Alright, I found the issue, and the fix on our end was pretty easy – it should be in the next 8.0 build. The problem came from a couple relative imports in BeautifulSoup that had errors on initial import, which leads to Python.NET trying to resolve them to a .NET namespace (which it doesn’t like, because the module name is just a ‘.’).
I found a workaround that you can tweak your BeautifulSoup install with, if you are needing to work around this problem before this gets released. Here are the imports that are troublesome to Deadline, inside the “bs4/builder/init.py” script (lines 313-324 in the version I downloaded):
try:
from . import _html5lib
register_treebuilders_from(_html5lib)
except ImportError:
# They don't have html5lib installed.
pass
try:
from . import _lxml
register_treebuilders_from(_lxml)
except ImportError:
# They don't have lxml installed.
pass
There’s a couple options here… You can remove either/both of these imports if your install of BeautifulSoup is using neither of html5lib or lxml, you can INSTALL html5lib and lxml, so that it finds it and the imports succeed (these imports are only a problem for Deadline if they fail), or you could tweak the imports a bit like so:
try:
from ..builder import _html5lib
register_treebuilders_from(_html5lib)
except ImportError:
# They don't have html5lib installed.
pass
try:
from ..builder import _lxml
register_treebuilders_from(_lxml)
except ImportError:
# They don't have lxml installed.
pass
The next 8.0 release should be soon as well, so you could also just wait for it to be fixed on our end
Yeah, 8.0.6.5 should fix that issue – it should be raising the original Python exception (ImportError) when a relative module fails to import. Let me know if you’re still getting that issue after trying 8.0.6+
Are you using your own copy of the google API? Because we’re shipping with a (probably outdated) copy of it with Deadline, which does not contain a ‘GoogleCredential’ member in the oauth2client.client module. I’m pretty sure what happened here is that we fixed a bug in our code that fixed the local synching of the third-party APIs deadline ships with, as well as rejiggered the order in which we internally add paths to Python’s sys.path to give preference to the libraries Deadline ships with (primarily to avoid PyQt conflicts).
You could work around this by pre-pending sys.path with the path to where your own copy of oauth2client is located, which should correctly load yours instead of ours (unless it’s already been loaded, in which case you would need to explicitly reload it after doing your import).
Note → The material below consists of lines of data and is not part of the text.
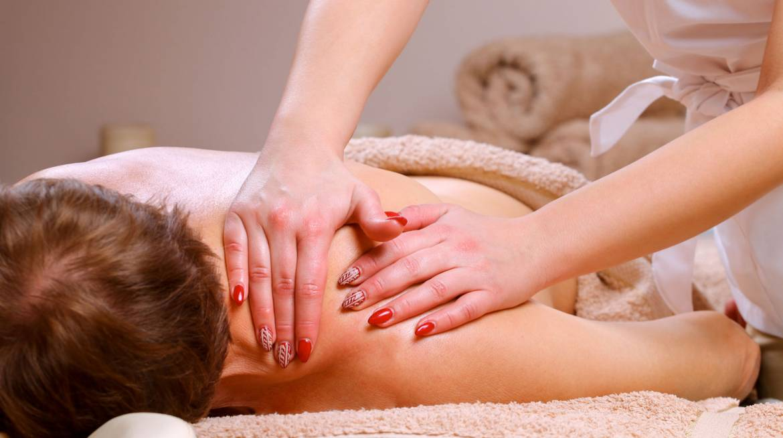 man-massage-deep-tissue-woman-red-nails.jpg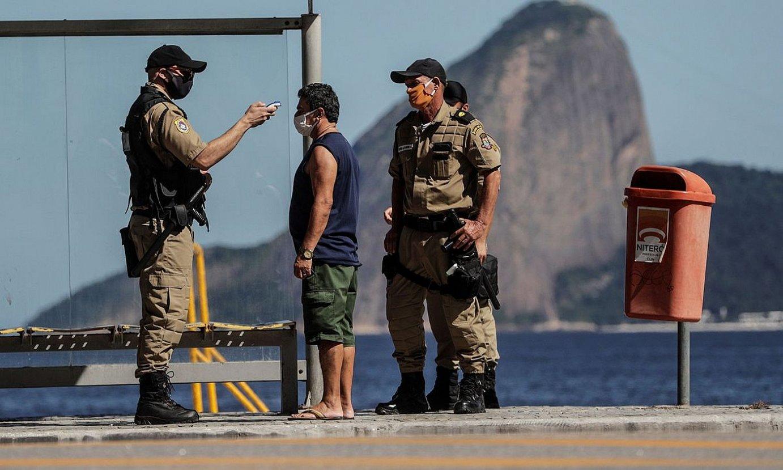 Segurtasun indarretako agenteak gizon bati tenperatura hartzen, Brasilen. / ANTONIO LACERDA / EFE
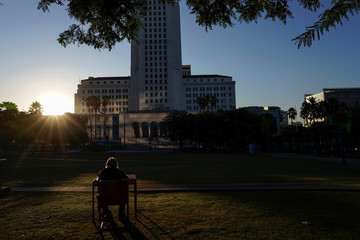 A homeless man sits in the morning sun eating breakfast at a park bench in front of  City Hall in downtown Los Angeles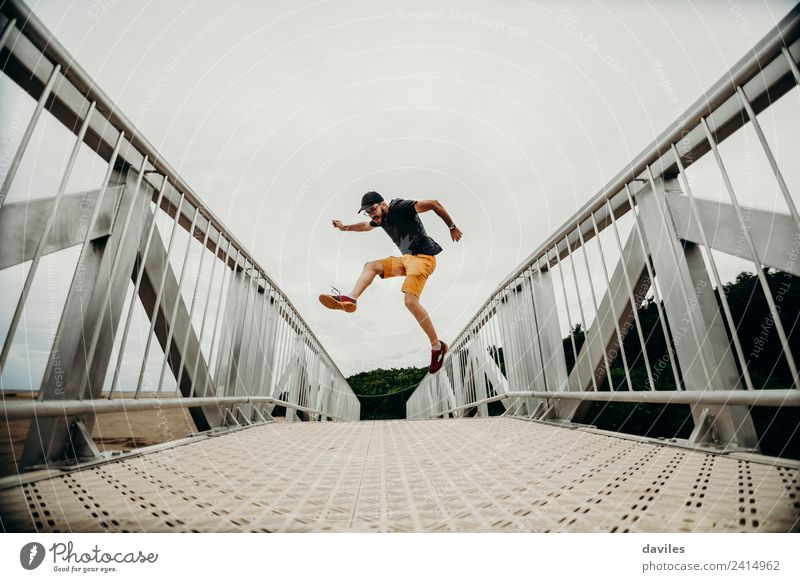 Man jumping on a bridge Human being Nature Vacation & Travel Youth (Young adults) Joy 18 - 30 years Adults Lifestyle Yellow Environment Freedom Orange Trip Jump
Thanks Jon. What I’ve been doing to date is using a copy of the Google API that I installed using Deadline’s bundled Python and pip. This was installed prior to the upgrade to 8.0.7.3 (when it stopped working). Unless I’m mistaken, that should install it in c:\ProgramFiles\Thinkbox\Deadline8\bin\lib\site-packages.
Per your suggestion, I’ve tried this as a workaround:
After working with support for a bit on this, it turns out that the issue re-surfaced due to a new feature in 8.0.7.3. The conflicting imports were due to the .zip archived Python modules stored in C:\Users<user>\AppData\Local\Thinkbox\Deadline8\pythonAPIs\XXXXXXXXXXXXXX.
The most successful workaround has been to modify sys.path (removing the entry for C:\Users<user>\AppData\Local\Thinkbox\Deadline8\pythonAPIs\XXXXXXXXXXXXXX) at the very beginning of the custom submission script, prior to any import statements. After submission/closure the script then adds the previously removed path back to sys.path.